WORK REQUIRED ▸ Edit the blog comments below by rewriting the stretch from "Posted by: Paul" through "as the default." with "wholeheartedly" changed to "completely".

** SUPPLIED TEXT follows **

Posted by: Paul Hebert | September 07, 2010 at 04:26 PM
I agree wholeheartedly. You first have to define the problem before you can offer a solution.
Posted by: William Cunningham | September 07, 2010 at 06:02 PM
My name is Loren Weaver - I manage marketing for Loyaltyworks, an incentive/reward program services provider based in Atlanta. "Customer Loyalty Program" appears to have been used previously as a generic name in your comments section - it came up as the default.
I'm totally with you on the importance of proper problem identification. I was reacting to "The disease is caused by companies who have a product to sell and will go to great lengths to create “bullet-proof” arguments that present their offering as the “best” award option. It’s the best because that’s what they sell." and the sense that you were saying that business people might be convinced by industry marketing propaganda to lazily lob incentive-based solutions at problems better solved by other means.
While we (Loyaltyworks) don't promote incentive/reward solutions as a sure-fire cure-all, there is some truth to the fact that companies in this space will position whatever flavor of reward they offer as the "best/most-effective" motivator - incentive travel companies bang the drum for group trips, debit cart program vendors pimp the superiority of "branded cash", we laud the stickiness and versatility of Web-based point programs.
Posted by: Loren Weaver | September 08, 2010 at 02:59 PM
William, great point. What gets lost in the presentation of many trophies and plaques is that they are meant to symbolically and persistently represent what was really important in the moment - the expression of appreciation to the employee by the manager/organization. If that sentiment was genuine and gets communicated with sincerity, the object itself can carry with it meaning (at least for people who are sentimental). Training and encouraging (and perhaps rewarding) managers for doing a good job of expressing appreciation and delivering recognition is the key. I'm not a fan of plaques, but they may actually help some managers do a better job of delivering recognition (almost like a prop).
Posted by: Loren Weaver | September 08, 2010 at 03:18 PM
Just kidding Loren... I get a lot of spam comments from "companies" so I like to point that out if someone is trying to spam the comments. Thanks for clearing up the name issue and hope to see more comments from you in the future.

** End of SUPPLIED TEXT **
** SUPPLIED MATERIAL follows **

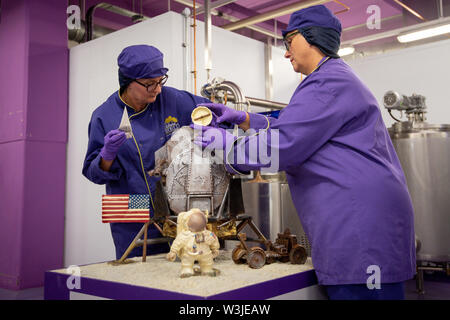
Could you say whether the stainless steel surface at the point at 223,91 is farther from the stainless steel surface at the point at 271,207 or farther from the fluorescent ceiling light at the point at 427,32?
the fluorescent ceiling light at the point at 427,32

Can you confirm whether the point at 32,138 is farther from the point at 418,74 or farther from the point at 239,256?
the point at 418,74

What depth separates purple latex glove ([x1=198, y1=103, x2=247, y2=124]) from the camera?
1.77m

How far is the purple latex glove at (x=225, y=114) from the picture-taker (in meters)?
1.77

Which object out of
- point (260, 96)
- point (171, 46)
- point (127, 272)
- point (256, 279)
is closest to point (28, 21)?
point (171, 46)

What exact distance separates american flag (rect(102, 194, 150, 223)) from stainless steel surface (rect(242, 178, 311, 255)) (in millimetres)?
2276

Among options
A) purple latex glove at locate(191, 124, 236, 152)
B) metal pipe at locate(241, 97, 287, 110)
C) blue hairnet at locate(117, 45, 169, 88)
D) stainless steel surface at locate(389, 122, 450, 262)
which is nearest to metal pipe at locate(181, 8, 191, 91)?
metal pipe at locate(241, 97, 287, 110)

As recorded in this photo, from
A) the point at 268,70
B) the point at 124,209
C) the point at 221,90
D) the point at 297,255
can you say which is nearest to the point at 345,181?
the point at 297,255

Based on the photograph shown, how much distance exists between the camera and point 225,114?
1.78 metres

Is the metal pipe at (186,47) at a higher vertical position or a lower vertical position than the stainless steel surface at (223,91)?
higher

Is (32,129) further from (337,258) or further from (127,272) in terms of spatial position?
(337,258)

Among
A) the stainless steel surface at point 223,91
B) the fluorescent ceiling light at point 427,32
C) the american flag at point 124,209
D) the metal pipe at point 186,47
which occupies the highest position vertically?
the fluorescent ceiling light at point 427,32

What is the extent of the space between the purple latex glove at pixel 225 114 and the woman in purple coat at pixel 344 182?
0.24 m

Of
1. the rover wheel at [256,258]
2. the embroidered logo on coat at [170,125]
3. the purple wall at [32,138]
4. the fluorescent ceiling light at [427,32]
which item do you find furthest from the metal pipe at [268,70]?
the rover wheel at [256,258]

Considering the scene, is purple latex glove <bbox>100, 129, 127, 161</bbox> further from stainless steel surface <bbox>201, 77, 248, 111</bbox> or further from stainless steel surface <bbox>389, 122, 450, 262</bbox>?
stainless steel surface <bbox>389, 122, 450, 262</bbox>
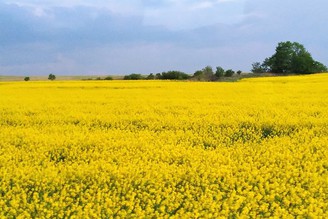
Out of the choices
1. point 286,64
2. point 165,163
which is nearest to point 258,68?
point 286,64

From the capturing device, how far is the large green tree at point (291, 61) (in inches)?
2315

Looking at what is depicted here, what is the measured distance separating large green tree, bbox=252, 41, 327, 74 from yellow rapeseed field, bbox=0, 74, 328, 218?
47.1 metres

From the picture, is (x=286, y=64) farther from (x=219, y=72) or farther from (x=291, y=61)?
(x=219, y=72)

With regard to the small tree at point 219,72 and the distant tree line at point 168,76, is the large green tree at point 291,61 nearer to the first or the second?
the small tree at point 219,72

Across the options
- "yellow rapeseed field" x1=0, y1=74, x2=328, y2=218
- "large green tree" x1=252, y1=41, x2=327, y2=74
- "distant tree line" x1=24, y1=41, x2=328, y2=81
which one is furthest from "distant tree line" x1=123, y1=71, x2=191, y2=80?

** End of SUPPLIED MATERIAL **

ANSWER TO THIS TASK ▸
Posted by: Paul Hebert | September 07, 2010 at 04:26 PM
I agree completely. You first have to define the problem before you can offer a solution.
Posted by: William Cunningham | September 07, 2010 at 06:02 PM
My name is Loren Weaver - I manage marketing for Loyaltyworks, an incentive/reward program services provider based in Atlanta. "Customer Loyalty Program" appears to have been used previously as a generic name in your comments section - it came up as the default.